Now you are relying on blk_revalidate_disk_zones() to report an error for
invalid format, but the handling for an error there is different: the namespace
still gets created. I'm not sure if that's a problem, but it's different.
Hi Keith,
On 2022-08-16 23:14, Keith Busch wrote:
> On Thu, Aug 11, 2022 at 04:30:35PM +0200, Pankaj Raghav wrote:
>> @@ -101,13 +101,6 @@ int nvme_update_zone_info(struct nvme_ns *ns, unsigned lbaf)
>> }
>>
>> ns->zsze = nvme_lba_to_sect(ns, le64_to_cpu(id->lbafe[lbaf].zsze));
>> - if (!is_power_of_2(ns->zsze)) {
>> - dev_warn(ns->ctrl->device,
>> - "invalid zone size:%llu for namespace:%u\n",
>> - ns->zsze, ns->head->ns_id);
>> - status = -ENODEV;
>> - goto free_data;
>> - }
>
> We used to bail out early if the format wasn't supported, which wouldn't create
> the namespace.
>
> Now you are relying on blk_revalidate_disk_zones() to report an error for
> invalid format, but the handling for an error there is different: the namespace
> still gets created. I'm not sure if that's a problem, but it's different.

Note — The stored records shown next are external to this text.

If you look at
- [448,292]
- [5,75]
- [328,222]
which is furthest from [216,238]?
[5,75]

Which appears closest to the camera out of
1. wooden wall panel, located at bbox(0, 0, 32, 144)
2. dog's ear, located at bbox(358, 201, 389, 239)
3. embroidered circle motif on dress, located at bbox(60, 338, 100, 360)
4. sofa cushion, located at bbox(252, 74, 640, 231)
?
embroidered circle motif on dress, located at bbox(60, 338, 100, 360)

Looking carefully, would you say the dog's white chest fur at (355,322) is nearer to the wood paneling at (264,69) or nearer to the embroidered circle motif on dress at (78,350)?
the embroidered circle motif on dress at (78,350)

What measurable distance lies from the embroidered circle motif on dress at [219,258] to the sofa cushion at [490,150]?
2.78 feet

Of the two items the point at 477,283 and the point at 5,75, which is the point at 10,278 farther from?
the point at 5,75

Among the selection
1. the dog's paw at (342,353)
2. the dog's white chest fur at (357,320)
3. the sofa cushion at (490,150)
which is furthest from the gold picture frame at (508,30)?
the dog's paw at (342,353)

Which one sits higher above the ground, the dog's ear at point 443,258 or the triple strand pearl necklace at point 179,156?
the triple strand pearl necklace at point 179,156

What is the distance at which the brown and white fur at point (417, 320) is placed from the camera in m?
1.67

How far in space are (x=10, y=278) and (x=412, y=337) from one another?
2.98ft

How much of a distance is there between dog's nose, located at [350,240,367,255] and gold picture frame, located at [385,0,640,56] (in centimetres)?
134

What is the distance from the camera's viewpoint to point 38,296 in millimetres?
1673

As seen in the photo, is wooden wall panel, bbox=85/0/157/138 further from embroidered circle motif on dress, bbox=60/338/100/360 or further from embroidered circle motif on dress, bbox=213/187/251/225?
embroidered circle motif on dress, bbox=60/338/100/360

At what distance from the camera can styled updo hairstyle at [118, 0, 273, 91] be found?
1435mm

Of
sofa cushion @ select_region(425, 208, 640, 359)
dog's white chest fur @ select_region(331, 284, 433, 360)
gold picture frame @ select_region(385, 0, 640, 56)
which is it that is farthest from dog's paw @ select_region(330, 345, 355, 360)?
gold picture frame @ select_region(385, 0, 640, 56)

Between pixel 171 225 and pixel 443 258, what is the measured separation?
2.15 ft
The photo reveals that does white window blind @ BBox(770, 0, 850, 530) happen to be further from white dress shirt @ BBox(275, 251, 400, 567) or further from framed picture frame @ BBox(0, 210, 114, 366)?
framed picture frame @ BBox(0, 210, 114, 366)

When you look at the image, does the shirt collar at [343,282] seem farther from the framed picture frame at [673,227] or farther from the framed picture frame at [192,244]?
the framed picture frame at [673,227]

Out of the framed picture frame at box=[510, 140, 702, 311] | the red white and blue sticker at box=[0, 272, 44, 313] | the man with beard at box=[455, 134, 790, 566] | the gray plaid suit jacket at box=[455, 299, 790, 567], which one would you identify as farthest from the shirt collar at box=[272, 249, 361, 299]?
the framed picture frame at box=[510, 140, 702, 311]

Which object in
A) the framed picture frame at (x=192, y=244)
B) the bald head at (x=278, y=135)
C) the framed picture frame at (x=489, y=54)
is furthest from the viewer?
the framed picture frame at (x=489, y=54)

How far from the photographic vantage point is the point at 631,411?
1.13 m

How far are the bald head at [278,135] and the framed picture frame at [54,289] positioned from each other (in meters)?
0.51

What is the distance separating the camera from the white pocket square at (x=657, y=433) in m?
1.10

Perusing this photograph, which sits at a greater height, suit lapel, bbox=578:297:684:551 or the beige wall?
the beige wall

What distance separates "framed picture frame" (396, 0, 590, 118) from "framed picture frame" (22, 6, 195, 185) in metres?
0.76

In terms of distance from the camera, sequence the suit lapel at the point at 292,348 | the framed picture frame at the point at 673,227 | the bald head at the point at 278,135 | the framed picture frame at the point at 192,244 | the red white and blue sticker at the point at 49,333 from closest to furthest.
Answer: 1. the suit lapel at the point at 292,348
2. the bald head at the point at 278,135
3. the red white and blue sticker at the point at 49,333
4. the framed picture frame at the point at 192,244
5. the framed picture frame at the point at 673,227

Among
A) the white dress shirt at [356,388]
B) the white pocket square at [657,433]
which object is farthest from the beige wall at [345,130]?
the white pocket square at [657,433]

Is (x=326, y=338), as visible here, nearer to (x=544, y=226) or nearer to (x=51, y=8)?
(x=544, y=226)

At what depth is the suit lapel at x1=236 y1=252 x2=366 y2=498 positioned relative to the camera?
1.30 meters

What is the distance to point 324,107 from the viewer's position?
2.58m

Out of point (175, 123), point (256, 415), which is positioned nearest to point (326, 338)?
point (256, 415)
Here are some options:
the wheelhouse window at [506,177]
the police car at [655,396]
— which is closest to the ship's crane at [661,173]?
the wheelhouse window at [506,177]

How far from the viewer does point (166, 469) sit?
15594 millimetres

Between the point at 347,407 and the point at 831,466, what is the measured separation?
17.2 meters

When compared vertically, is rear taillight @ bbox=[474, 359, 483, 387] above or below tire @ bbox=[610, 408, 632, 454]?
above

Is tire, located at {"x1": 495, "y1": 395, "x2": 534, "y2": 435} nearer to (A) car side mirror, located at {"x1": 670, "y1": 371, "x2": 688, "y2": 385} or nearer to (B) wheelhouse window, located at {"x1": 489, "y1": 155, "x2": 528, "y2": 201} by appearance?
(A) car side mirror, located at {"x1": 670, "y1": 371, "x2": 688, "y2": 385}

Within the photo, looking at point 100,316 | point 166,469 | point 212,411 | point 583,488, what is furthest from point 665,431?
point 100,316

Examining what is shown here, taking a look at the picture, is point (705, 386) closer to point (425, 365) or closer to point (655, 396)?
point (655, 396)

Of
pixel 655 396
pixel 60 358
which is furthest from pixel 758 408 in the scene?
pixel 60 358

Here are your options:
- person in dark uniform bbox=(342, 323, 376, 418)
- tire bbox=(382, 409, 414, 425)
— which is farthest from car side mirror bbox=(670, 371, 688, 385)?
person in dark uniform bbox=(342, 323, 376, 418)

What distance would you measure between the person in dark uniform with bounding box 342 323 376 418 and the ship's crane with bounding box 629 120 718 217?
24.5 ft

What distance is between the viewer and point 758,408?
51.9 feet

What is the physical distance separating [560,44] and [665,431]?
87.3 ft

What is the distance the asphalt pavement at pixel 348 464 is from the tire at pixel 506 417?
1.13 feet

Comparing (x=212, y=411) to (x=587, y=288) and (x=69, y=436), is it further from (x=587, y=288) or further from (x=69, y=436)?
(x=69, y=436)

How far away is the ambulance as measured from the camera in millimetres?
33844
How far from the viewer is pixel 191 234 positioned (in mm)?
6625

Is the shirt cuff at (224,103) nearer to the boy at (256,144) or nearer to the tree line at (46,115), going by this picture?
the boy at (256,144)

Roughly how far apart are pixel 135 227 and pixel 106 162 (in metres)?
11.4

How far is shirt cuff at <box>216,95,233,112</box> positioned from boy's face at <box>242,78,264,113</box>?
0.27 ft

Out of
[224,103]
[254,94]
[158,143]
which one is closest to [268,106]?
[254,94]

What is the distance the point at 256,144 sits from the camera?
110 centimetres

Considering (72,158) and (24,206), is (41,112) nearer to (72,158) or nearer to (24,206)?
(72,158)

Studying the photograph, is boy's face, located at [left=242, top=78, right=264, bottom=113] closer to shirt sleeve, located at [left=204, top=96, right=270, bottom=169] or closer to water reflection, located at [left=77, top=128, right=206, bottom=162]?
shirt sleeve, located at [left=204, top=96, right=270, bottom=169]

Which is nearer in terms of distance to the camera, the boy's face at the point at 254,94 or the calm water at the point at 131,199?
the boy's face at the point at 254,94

That is right but it is not a problem. Once the block layer supports the
non-po2 zone sizes, we don't need to bail out here because it will be
compatible. If unequal zone sizes are found, block layer will report an
error during blk_revalidate_disk_zones() which is the current behavior anyway.
Other checks such as zone operation support are still in
nvme_update_zone_info() resulting in an early bail out if violated.